Last weekend, elite Singaporean marathoner Soh Rui Yong, 24, made an appearance at the SAFRA Yishun Country Club. There, he had happily posed for photos and answered questions asked by the SAFRA Yishun Running Club members.
The whole session had been an informal affair – and it ended with a local kaya toast breakfast, where Soh had joined in as well.
During the session, organised by the SAFRA Yishun Running Club, Soh shared insights into running, including his running dreams and inspirations and how to remain motivated as a runner as well as sharing some marathon race tips and strategies.
The main highlights from the session are summarised below:
Soh, who inspired you to start running?
A big factor was definitely my mum.
She did competitive running in Junior College but she stopped after her graduation. As a kid, she brought me to Bedok Reservoir Park – which was a very painful experience and I always ended up walking. In those days, I never saw myself as a runner.
But one year, I happened to see the StanChart Marathon on television and everyone was running 42km regardless of whether they were Kenyan elites or 60 year olds weekend warriors. This made me curious and I wanted to run a marathon to see what it was like.
In Junior College, I matured as a runner myself and took it more seriously. I started to win some age-group races and this pushed me to give running the best shot that I could – when I realised that I had the chance to represent Singapore at the South East Asian Games. This is why I am here today.
How do you stay motivated to keep running?
Training is tiring but then that is the whole point. Every morning I get up and have breakfast and then I will run before heading to school. It has become a part and parcel of my life and I have come to enjoy it.
When the going gets tough though, I remind myself that nobody is forcing me to run. I do it because I want to. This also applies to when you are running a marathon – you signed up for it yourself; nobody made you do it. So I would say to sit back and enjoy the journey.
How much mileage do you need to complete a marathon?
It depends but there is no one magic number. I would say that it depends on how well you train. It is possible to complete a marathon with three to four training sessions a week with about 50km of mileage, but you would not get a personal best, though.
When I ran my first marathon, I had people telling me that 100 miles per week was the magic number. So this remained in my head for a while and I forced myself to meet this target. By the end of the first week, I felt dead, but my body soon got used to it. It brought results though – I completed the marathon in 2 hours 26 minutes and 1 second.
For my second marathon, I was recovering from a hip injury so I could not get in that much mileage at the beginning of my training cycle. I was doing between 90 to 100 miles a week. At the South East Asia Games marathon, I felt fitter than I had before and I raced quite well as a result.
However, for most runners though, I would say that the challenge is not about the running. Instead the challenge is about life and how to juggle your time effectively between your running and work or school, your family and friends.
What is your race day nutrition plan?
If the race is a shorter one, such as a 10km or a half marathon, I will wake up 2.5 hours beforehand and have a light breakfast, comprising of two slices of toasted bread with peanut butter & jam and Gatorade sports drink.
But if it is a marathon, I will have three to four slices of bread. I also try to take isotonic drinks leading up to the race. During the marathon itself, I take a gel at every 10km, but for shorter races I do not have gels. It is good to take a gel at the one hour mark if I am going to be out there for two and a half hours. I also take isotonic drinks at every 5km, but with water. And I do not recommend taking gels with isotonic drink as that will overload the body with salts.

++++++++++++++++++++

What this task involves: Quote the stretch of the Soh Rui Yong running talk from "For my second" through "as a result.", word for word.

Data block:

++++++++++++++++++++

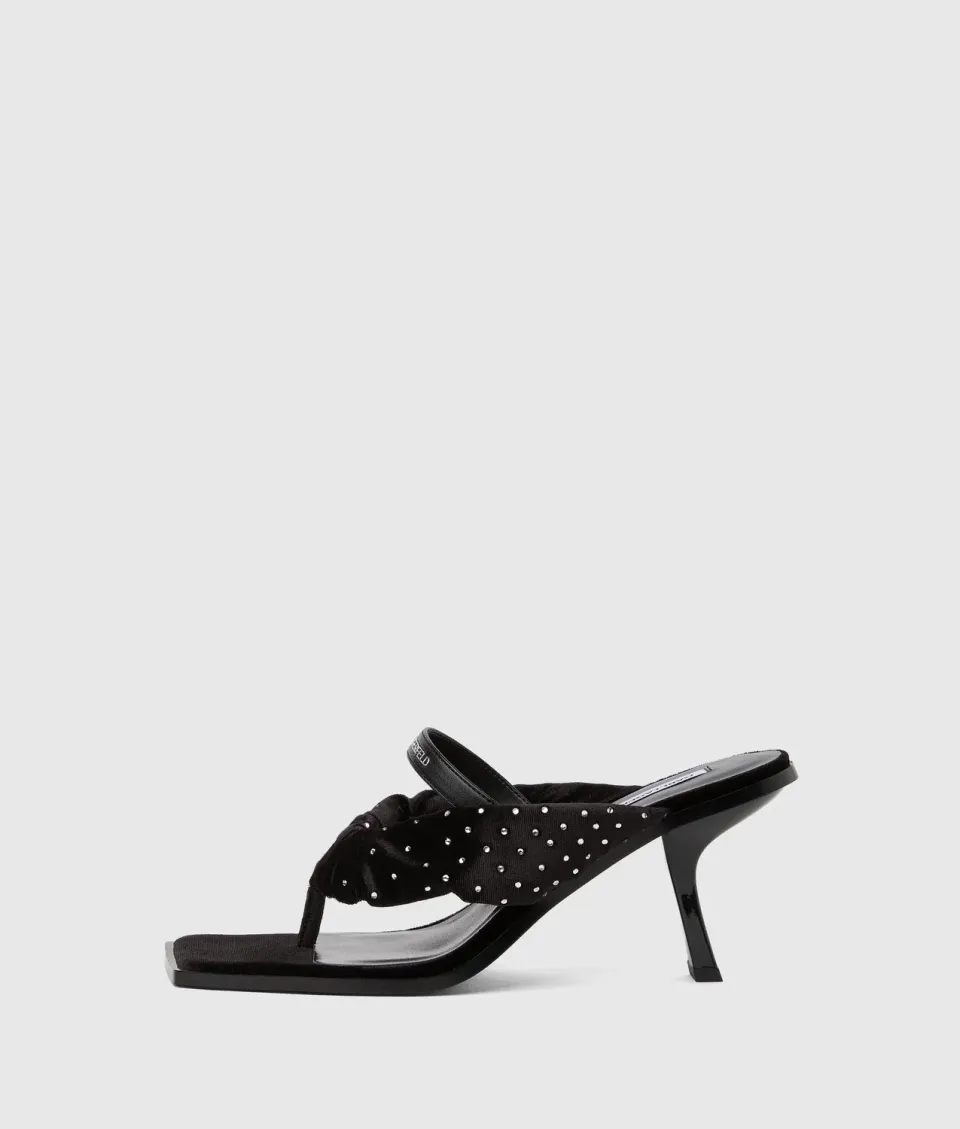 Karl Lagerfeld Karmel Sandalen Absatz Samt Strass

++++++++++++++++++++

Expected output:
For my second marathon, I was recovering from a hip injury so I could not get in that much mileage at the beginning of my training cycle. I was doing between 90 to 100 miles a week. At the South East Asia Games marathon, I felt fitter than I had before and I raced quite well as a result.